(Document extract Opens)

Juan Fernando Ortega (born March 2, 1957) is a singer-songwriter in contemporary Christian music. He is noted both for his interpretations of many traditional hymns and songs, such as "Give Me Jesus", "Be Thou My Vision" and "Praise to the Lord, the Almighty", and for writing clear and easily understood songs such as "This Good Day".

==Biography==
Ortega was born and raised in Albuquerque, New Mexico, near the banks of the Rio Grande. He started learning piano at eight years of age. Through his father's work with the United States Department of State, he also spent time in Ecuador and Barbados. His family lived in Chimayó, New Mexico, for eight generations, a legacy cited as an influence on his music.

Ortega graduated from Valley High School and the University of New Mexico, where he received his bachelor's degree in music education. He is a member and former worship leader at an Anglican church in Albuquerque.

(Document extract Closes)

Task statement:
Repeat word for word the part of the Juan Fernando Ortega biography starting at "Ortega graduated from" and ending at "church in Albuquerque.".

(Data segment Opens)

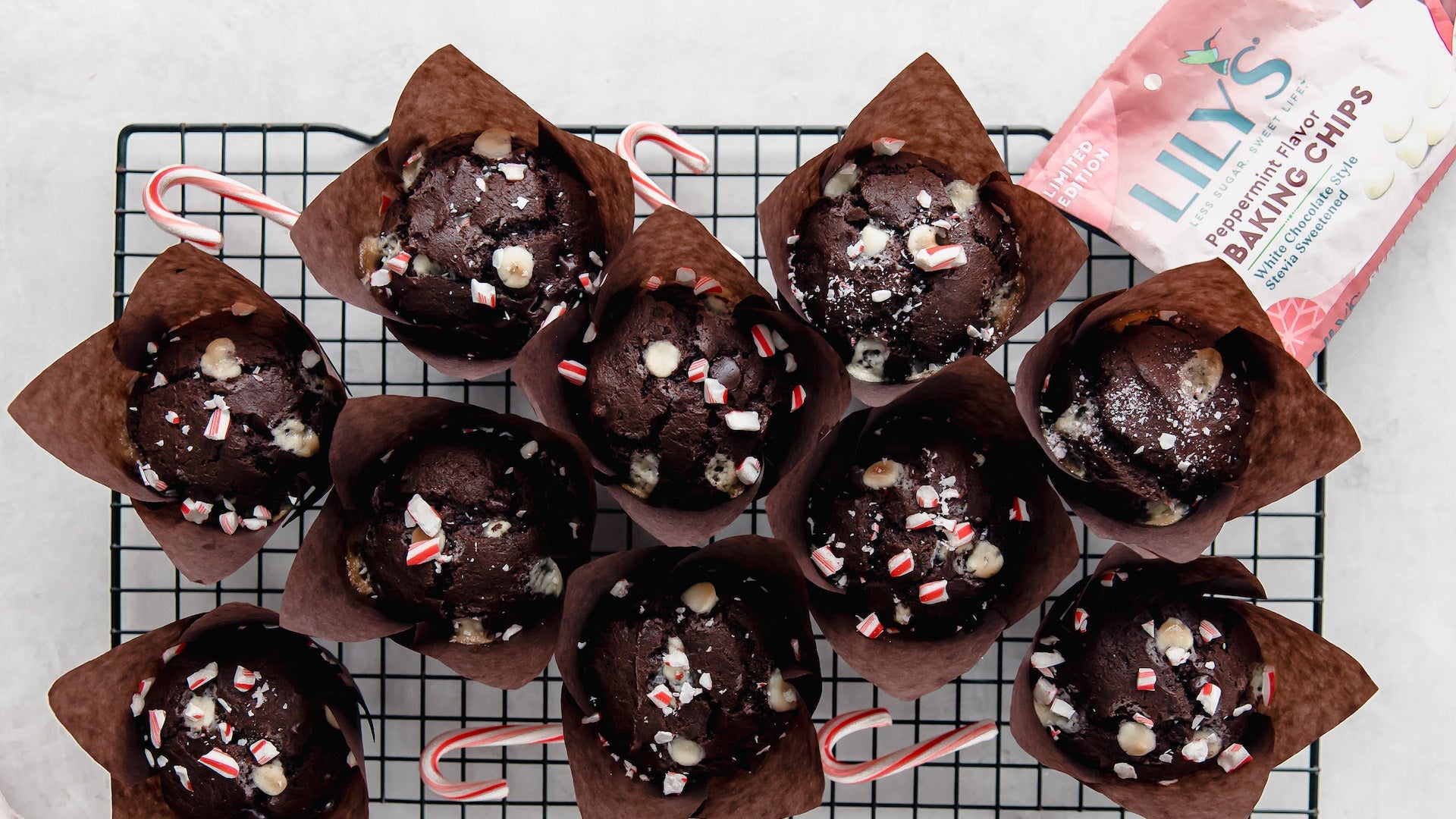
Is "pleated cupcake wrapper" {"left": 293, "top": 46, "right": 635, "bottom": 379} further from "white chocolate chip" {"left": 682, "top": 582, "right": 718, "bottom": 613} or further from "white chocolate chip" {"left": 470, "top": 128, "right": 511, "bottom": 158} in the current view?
"white chocolate chip" {"left": 682, "top": 582, "right": 718, "bottom": 613}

(Data segment Closes)

Task response:
Ortega graduated from Valley High School and the University of New Mexico, where he received his bachelor's degree in music education. He is a member and former worship leader at an Anglican church in Albuquerque.